DESCRIPTION OF THE TASK:
Express the rows below as a JSON list of strings, one string per line and with blank lines left out. Leave the pictures out.

******

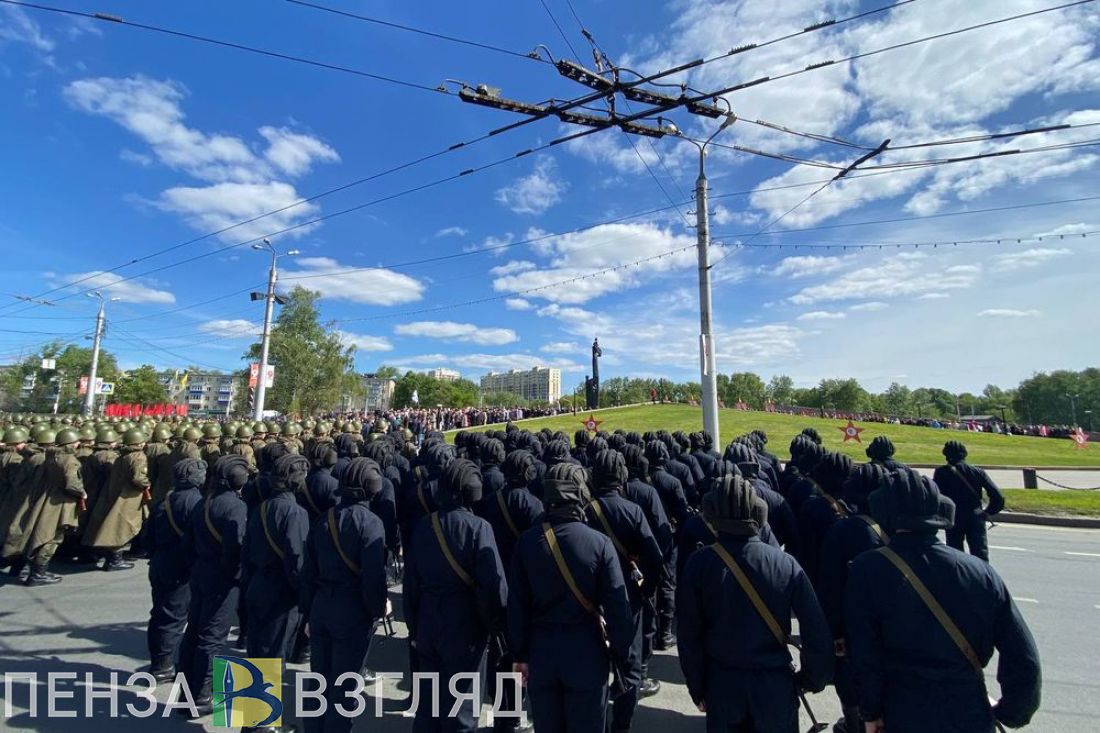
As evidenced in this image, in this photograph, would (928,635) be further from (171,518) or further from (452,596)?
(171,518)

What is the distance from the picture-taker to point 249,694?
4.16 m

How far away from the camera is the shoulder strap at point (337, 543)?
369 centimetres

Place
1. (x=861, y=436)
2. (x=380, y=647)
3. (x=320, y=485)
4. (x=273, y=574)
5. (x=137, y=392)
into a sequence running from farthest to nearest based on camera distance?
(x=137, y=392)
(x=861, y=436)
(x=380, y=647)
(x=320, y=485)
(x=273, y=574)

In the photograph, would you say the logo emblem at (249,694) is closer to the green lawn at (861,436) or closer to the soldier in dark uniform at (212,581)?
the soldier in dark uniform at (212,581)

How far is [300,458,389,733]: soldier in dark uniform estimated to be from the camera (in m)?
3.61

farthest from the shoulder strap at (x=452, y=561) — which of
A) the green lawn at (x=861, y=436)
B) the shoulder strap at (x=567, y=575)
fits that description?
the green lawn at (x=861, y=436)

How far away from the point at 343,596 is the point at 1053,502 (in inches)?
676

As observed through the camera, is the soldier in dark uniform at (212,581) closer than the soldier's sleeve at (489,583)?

******

SOLUTION:
[
  "As evidenced in this image, in this photograph, would (928,635) be further from (171,518) or further from (452,596)?",
  "(171,518)",
  "What is the distance from the picture-taker to point 249,694?",
  "4.16 m",
  "How far away from the camera is the shoulder strap at point (337, 543)?",
  "369 centimetres",
  "Place",
  "1. (x=861, y=436)",
  "2. (x=380, y=647)",
  "3. (x=320, y=485)",
  "4. (x=273, y=574)",
  "5. (x=137, y=392)",
  "into a sequence running from farthest to nearest based on camera distance?",
  "(x=137, y=392)",
  "(x=861, y=436)",
  "(x=380, y=647)",
  "(x=320, y=485)",
  "(x=273, y=574)",
  "In the photograph, would you say the logo emblem at (249,694) is closer to the green lawn at (861,436) or closer to the soldier in dark uniform at (212,581)?",
  "the soldier in dark uniform at (212,581)",
  "How far is [300,458,389,733]: soldier in dark uniform estimated to be from the camera (in m)?",
  "3.61",
  "farthest from the shoulder strap at (x=452, y=561) — which of",
  "A) the green lawn at (x=861, y=436)",
  "B) the shoulder strap at (x=567, y=575)",
  "fits that description?",
  "the green lawn at (x=861, y=436)",
  "How far away from the point at 343,596 is the point at 1053,502 (in inches)?",
  "676",
  "As observed through the camera, is the soldier in dark uniform at (212,581) closer than the soldier's sleeve at (489,583)?"
]